Source document —
[Start of section]

Those arrested included former lawmakers and pro-democracy activists, and the group were arrested on suspicion of subversion under the territory’s national security law, according to reports by local newspaper South China Morning Post and online news platform Now News.

At least seven members of Hong Kong’s Democratic Party — the territory’s largest opposition party — were arrested, including former party chairman Wu Chi-wai. Former lawmakers, including Helena Wong, Lam Cheuk-ting, and James To, were also arrested, according to a post on the party’s Facebook page.

Benny Tai, a key figure in Hong Kong’s 2014 Occupy Central protests and a former law professor, was also arrested, according to local media reports. Tai was one of the main organizers of the primaries.

The home of Joshua Wong, a prominent pro-democracy activist who is currently serving a 13½-month prison sentence for organizing and participating in an unauthorized protest last year, was also raided this morning, according to a tweet posted from Wong’s account.

[End of section]

Dataset extract —
[Start of section]

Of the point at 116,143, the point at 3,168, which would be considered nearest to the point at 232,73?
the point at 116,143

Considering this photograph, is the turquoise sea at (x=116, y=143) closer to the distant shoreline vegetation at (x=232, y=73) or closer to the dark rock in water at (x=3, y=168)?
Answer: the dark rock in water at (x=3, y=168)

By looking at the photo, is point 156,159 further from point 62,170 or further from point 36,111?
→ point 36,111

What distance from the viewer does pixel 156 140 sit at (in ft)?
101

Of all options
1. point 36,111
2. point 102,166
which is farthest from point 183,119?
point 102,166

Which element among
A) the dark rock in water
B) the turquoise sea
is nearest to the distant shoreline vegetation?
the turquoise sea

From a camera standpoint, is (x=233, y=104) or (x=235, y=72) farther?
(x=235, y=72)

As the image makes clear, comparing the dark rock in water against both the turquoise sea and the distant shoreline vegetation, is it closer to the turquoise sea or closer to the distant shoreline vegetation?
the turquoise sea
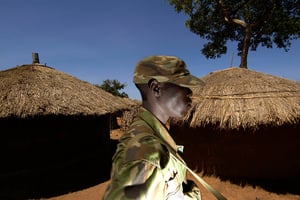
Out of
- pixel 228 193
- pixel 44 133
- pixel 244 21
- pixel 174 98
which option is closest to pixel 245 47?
pixel 244 21

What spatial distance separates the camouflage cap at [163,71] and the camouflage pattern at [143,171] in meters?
0.30

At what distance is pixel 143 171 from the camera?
762 mm

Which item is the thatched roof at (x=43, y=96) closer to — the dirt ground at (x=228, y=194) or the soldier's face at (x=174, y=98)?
the dirt ground at (x=228, y=194)

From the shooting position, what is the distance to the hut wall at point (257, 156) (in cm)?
578

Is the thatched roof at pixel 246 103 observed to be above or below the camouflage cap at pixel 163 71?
below

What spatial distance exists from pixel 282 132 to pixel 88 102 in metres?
6.13

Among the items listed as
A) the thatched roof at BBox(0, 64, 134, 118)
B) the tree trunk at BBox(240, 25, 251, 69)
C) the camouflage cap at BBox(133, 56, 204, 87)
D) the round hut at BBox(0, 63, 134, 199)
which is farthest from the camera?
the tree trunk at BBox(240, 25, 251, 69)

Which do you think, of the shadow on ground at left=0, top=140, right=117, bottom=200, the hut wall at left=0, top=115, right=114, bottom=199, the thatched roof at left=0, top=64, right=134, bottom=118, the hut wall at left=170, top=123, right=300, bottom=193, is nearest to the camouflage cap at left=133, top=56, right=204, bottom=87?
the hut wall at left=170, top=123, right=300, bottom=193

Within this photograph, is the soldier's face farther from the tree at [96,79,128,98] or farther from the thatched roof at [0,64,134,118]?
the tree at [96,79,128,98]

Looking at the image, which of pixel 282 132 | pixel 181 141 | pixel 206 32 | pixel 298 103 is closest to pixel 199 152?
pixel 181 141

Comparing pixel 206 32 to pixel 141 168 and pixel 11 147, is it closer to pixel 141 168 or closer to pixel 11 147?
pixel 11 147

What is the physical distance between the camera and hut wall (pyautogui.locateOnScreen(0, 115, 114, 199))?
6371mm

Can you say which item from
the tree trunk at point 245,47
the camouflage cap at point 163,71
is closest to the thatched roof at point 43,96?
the camouflage cap at point 163,71

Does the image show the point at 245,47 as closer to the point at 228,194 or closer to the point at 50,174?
the point at 228,194
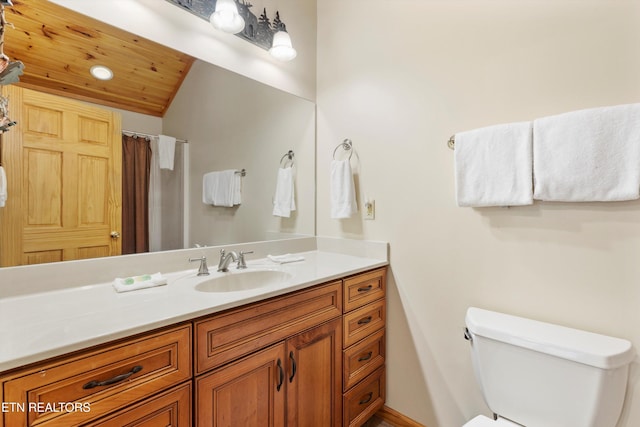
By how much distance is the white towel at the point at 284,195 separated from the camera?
1.92m

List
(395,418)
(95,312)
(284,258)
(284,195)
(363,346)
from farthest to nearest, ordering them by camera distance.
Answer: (284,195) → (284,258) → (395,418) → (363,346) → (95,312)

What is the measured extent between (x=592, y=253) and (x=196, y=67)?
189cm

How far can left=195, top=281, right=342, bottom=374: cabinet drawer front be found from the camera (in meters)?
0.92

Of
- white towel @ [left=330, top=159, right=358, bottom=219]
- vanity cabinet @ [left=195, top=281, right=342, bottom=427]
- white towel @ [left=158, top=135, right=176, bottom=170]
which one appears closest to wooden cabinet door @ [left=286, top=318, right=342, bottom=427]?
vanity cabinet @ [left=195, top=281, right=342, bottom=427]

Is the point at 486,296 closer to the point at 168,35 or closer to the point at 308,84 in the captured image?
the point at 308,84

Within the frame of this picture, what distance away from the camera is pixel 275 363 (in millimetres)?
1103

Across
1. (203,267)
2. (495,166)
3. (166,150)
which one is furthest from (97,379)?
(495,166)

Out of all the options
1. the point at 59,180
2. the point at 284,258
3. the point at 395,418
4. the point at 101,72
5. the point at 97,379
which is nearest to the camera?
the point at 97,379

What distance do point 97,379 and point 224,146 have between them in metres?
1.21

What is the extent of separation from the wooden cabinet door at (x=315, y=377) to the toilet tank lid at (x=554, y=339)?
1.97ft

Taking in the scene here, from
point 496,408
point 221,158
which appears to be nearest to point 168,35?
point 221,158

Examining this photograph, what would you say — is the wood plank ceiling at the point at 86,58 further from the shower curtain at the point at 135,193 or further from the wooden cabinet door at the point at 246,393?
the wooden cabinet door at the point at 246,393

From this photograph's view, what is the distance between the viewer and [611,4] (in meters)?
1.05

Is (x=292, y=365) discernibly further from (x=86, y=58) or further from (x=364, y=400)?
(x=86, y=58)
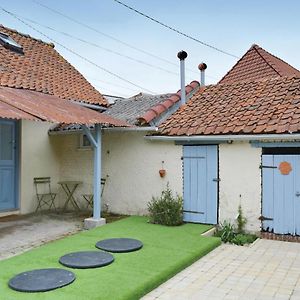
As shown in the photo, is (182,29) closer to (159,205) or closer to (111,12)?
(111,12)

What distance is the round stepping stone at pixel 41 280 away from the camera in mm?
5305

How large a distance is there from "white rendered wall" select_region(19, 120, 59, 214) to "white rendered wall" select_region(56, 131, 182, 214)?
2.37ft

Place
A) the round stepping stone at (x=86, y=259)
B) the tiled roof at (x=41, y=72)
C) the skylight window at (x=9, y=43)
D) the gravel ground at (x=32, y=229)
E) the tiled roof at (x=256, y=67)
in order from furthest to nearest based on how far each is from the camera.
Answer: the tiled roof at (x=256, y=67) < the skylight window at (x=9, y=43) < the tiled roof at (x=41, y=72) < the gravel ground at (x=32, y=229) < the round stepping stone at (x=86, y=259)

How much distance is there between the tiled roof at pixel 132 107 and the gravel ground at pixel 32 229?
3.45 meters

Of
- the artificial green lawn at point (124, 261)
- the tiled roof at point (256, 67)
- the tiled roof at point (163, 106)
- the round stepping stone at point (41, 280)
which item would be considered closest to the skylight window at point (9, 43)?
the tiled roof at point (163, 106)

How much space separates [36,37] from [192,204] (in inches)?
374

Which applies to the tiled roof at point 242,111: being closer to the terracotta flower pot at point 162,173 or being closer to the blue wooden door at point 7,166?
the terracotta flower pot at point 162,173

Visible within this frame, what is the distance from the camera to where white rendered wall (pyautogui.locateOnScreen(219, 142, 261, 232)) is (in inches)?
363

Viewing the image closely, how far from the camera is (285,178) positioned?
347 inches

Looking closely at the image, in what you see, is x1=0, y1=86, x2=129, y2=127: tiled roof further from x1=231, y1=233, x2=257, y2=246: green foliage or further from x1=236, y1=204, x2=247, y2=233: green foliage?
x1=231, y1=233, x2=257, y2=246: green foliage

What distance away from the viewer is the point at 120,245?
7672mm

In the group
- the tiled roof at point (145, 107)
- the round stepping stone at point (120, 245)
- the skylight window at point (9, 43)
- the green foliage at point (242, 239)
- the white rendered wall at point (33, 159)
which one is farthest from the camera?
the skylight window at point (9, 43)

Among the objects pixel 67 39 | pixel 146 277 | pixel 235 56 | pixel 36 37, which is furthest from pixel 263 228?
pixel 67 39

[End of section]

Requirement A —
For each statement below, say yes or no depending on whether the text about the Hong Kong arrests agrees with it, and quote the words from the text that decide it. (i) Wu Chi-wai once led the Democratic Party. (ii) Benny Tai still works as a law professor. (iii) Joshua Wong is serving a prison sentence of 13½ months.
Requirement B —
Repeat the part of the text about the Hong Kong arrests starting with "Those arrested included" and going on through "platform Now News.".

Written response A —
(i) Yes: "including former party chairman Wu Chi-wai"
(ii) No: "a former law professor"
(iii) Yes: "currently serving a 13½-month prison sentence"

Written response B —
Those arrested included former lawmakers and pro-democracy activists, and the group were arrested on suspicion of subversion under the territory’s national security law, according to reports by local newspaper South China Morning Post and online news platform Now News.